### SOURCE DOCUMENT
At last we learn about Elphaba's sister, who later becomes the Wicked Witch of the East. Nessarose, is born handicapped in a different way than her sister. Her skin is a normal shade, but she is born without arms. Their father passes it off as a punishment for his wife's lax morals, but we learn later that she had taken a potion during the pregnancy, obtained from a woman named Yakle. Yakle, incidentally, turns up a various key points in the story leaving the reader to speculate whether or not she might be the puppet master or just a red herring. At any rate we know nothing ever good comes of taking drugs during pregnancy. Nessarose takes up her father's zeal for religion and eventually becomes the dictator of Munkinland in Elphaba's absence. She of course dies when Dorothy's house falls on her.

Glinda, the self proclaimed "Good Witch", is a rather lukewarm friend to Elphaba. Well, actually she is lukewarm overall in my opinion. She is the stereotypical woman with real potential that is doused by society's expectations and conventionalism. Every now and then she shows how shrewd she really is, though she's never obvious about it. At first she looks down her nose at the unfashionable green girl and is appalled to have to room with her. Later she begins to realize how shallow her popular friends are, and finds "Elphie" more interesting in spite of herself. Her most significant act, of course, is giving Nessarose's magicked slippers to Dorothy and sending her off to become a pawn of the Wizard.

Perhaps the biggest event which shapes Elphaba's life is the death of her lover Fiyero, a prince of the Vinkus (Western Lands), as a result of her involvement in the underground efforts to assassinate the Wizard. Fiyero, a former schoolmate, had been married by arrangement as a child. Their affair was the high point in Elphaba's life, a time when she knew she was loved. But the love was a stolen one. After several years of mourning, the failure of her cause and guilt over her lover's death drive her to the West, to gain forgiveness from Fiyero's wife. She is accompanied by a boy, Liir. Forgiveness is not to be had, and her presence compromises the family. Soon she becomes the nominal head of the western lands.

Nessarose's death brings the "Witch of the West" back home to confront her Father as well as her old friends. Here she learns the old adage "You can never come home again." Old causes and grievances no longer have meaning for anyone but Elphaba. Life and living has taken over their attention. The silver shoes, which represented her father's greater love for her sister, become Elphaba's final obsession and ultimately bring about her demise. Forgiveness is not in the cards for Dorothy either apparently.

The Wizard of course is not the loveable, bumbling, carny humbug of the MGM movie but a power hungry, calculating oppressor of the worst sort. Ironically with the death of his biggest opponents, the tyrants of East and West, the people of Oz turn upon him at last. With Dorothy's return to the Emerald City, escape to the world from which he came becomes his only option. Dorothy's brief intercession in the Land of Oz becomes the stuff of fairy tales. No one really knows what became of her, but as always there is speculation.

As I've stated in the opening paragraph, if you subscribe to the Oz populism theories designated to the original text you will find this new story a fitting mate. If you simply enjoyed the good vs. evil aspect of Dorothy's adventures in Oz; Elphaba's story will make you ask: What makes a person evil? Is it present at birth, perhaps due to "the sins of the fathers" or is it caused by unfortunate or uncontrollable circumstances in one's life? Is it a choice? Or is it, after all, simply dependent on one's point of view.
######
* WORK TO DO:
In the review of Elphaba's story, who supplied the potion that Nessarose's mother took during her pregnancy?
### DATA PROVIDED
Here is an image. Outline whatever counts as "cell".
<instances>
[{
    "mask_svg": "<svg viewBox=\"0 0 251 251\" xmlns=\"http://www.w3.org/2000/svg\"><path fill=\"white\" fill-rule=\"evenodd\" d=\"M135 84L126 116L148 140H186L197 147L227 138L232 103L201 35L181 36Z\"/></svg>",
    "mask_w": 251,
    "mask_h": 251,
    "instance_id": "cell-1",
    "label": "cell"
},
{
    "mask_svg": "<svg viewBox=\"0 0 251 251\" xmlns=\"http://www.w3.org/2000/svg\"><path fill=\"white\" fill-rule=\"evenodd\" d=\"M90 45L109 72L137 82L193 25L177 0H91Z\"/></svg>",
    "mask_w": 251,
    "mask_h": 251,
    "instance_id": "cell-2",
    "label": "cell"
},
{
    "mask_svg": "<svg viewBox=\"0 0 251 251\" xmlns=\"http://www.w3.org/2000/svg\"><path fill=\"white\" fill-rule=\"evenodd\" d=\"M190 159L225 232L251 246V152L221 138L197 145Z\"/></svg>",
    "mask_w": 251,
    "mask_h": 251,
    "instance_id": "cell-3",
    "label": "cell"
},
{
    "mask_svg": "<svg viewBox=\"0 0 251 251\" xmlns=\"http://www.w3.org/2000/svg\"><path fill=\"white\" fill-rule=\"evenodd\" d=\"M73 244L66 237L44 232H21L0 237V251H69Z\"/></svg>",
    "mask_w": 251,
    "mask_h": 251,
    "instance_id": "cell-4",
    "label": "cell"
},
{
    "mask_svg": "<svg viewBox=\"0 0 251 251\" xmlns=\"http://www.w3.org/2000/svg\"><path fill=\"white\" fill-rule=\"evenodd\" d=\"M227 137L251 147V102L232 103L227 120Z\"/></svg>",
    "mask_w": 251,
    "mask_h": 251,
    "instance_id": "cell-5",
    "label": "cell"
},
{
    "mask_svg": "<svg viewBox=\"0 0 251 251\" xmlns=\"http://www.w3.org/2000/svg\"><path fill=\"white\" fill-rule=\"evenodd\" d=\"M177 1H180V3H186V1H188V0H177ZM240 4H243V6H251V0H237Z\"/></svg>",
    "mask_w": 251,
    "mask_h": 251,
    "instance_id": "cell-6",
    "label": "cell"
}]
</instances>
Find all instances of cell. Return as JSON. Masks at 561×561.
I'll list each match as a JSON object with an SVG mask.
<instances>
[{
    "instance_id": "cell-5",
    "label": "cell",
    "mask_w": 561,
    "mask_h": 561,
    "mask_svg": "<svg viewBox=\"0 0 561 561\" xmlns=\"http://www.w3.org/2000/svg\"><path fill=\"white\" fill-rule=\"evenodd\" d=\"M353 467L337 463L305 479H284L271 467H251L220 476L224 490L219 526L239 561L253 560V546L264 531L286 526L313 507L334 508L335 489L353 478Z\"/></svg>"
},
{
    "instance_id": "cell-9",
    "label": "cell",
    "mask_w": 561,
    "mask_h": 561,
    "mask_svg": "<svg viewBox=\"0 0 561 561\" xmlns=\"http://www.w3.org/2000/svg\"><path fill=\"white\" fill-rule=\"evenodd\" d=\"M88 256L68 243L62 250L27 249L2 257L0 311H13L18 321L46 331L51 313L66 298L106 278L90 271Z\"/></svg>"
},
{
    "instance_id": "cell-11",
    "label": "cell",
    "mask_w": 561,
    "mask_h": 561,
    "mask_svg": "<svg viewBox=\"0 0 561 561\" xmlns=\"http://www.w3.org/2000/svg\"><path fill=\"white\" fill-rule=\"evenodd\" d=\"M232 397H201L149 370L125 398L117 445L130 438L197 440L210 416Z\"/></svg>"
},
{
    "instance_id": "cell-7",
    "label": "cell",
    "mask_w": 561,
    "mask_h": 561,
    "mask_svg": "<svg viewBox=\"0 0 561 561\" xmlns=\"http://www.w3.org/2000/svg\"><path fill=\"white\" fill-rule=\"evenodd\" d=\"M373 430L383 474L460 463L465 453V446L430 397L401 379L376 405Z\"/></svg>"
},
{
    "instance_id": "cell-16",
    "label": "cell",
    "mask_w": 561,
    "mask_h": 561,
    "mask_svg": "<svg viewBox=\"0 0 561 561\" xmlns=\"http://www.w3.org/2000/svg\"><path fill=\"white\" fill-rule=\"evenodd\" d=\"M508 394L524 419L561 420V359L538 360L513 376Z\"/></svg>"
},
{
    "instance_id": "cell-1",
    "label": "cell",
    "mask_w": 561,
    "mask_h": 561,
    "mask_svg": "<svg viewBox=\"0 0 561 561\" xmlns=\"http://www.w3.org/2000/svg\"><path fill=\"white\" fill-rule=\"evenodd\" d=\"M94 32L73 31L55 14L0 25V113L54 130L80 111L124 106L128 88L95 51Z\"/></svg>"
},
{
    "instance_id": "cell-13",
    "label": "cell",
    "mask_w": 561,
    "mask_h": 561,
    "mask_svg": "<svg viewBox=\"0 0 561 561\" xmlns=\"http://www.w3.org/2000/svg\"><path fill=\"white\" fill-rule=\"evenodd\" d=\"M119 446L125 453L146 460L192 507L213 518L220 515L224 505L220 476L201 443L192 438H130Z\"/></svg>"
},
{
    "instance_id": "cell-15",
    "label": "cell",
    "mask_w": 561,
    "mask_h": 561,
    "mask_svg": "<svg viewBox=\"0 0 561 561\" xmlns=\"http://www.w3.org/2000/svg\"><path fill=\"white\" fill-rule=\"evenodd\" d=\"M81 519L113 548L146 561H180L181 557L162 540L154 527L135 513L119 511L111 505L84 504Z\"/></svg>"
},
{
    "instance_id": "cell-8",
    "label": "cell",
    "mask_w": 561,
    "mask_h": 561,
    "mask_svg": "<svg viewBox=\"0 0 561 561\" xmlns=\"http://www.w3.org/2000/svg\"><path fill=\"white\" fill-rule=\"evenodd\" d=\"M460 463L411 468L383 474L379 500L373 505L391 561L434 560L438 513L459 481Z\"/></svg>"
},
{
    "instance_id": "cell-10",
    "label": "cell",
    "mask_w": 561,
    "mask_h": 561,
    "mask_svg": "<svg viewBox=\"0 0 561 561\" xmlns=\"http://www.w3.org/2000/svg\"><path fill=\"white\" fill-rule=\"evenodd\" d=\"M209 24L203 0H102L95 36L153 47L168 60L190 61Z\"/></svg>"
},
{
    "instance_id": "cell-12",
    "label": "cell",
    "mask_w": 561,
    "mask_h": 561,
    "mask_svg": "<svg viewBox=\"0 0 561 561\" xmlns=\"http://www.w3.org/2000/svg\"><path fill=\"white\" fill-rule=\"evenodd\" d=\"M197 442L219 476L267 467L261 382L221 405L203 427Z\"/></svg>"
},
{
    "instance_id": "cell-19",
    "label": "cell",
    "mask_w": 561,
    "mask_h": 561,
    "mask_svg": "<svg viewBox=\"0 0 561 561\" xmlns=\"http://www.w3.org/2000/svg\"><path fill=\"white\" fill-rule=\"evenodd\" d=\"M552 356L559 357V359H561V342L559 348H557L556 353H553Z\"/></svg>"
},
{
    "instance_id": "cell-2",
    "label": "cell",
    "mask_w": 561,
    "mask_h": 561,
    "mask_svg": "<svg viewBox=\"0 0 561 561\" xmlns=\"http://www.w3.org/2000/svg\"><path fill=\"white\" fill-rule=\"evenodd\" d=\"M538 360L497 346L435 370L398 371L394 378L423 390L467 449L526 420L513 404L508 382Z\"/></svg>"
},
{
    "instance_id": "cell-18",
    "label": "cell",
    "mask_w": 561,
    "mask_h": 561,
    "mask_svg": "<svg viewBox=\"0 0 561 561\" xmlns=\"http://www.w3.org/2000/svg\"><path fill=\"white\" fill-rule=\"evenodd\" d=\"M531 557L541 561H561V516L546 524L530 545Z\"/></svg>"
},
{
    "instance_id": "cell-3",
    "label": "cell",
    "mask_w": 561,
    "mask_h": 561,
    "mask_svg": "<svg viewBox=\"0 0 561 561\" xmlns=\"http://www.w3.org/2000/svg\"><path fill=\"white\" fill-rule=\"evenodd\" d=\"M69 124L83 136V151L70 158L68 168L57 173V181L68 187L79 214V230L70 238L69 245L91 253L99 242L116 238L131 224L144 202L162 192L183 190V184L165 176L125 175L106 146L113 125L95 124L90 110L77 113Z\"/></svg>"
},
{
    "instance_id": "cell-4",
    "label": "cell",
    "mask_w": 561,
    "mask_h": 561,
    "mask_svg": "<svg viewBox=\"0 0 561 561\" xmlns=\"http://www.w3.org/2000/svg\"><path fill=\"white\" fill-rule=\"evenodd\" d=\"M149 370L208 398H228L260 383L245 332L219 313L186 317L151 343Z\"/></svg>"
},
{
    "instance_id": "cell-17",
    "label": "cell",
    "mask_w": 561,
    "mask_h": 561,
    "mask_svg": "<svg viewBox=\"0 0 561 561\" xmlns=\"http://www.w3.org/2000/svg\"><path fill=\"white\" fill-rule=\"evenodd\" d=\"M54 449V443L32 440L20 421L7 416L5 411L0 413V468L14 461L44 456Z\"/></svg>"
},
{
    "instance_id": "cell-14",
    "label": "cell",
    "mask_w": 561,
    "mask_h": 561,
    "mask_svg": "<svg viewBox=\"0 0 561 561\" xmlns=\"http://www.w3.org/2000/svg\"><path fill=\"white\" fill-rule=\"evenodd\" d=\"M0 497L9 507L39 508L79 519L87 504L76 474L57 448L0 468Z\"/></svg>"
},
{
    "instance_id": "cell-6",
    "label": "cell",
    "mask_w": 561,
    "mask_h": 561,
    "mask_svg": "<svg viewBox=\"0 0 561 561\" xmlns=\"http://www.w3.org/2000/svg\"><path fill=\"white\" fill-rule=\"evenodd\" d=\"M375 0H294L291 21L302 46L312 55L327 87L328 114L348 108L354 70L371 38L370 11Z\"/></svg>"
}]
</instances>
######
* WRITTEN ANSWER:
A woman named Yakle supplied the potion.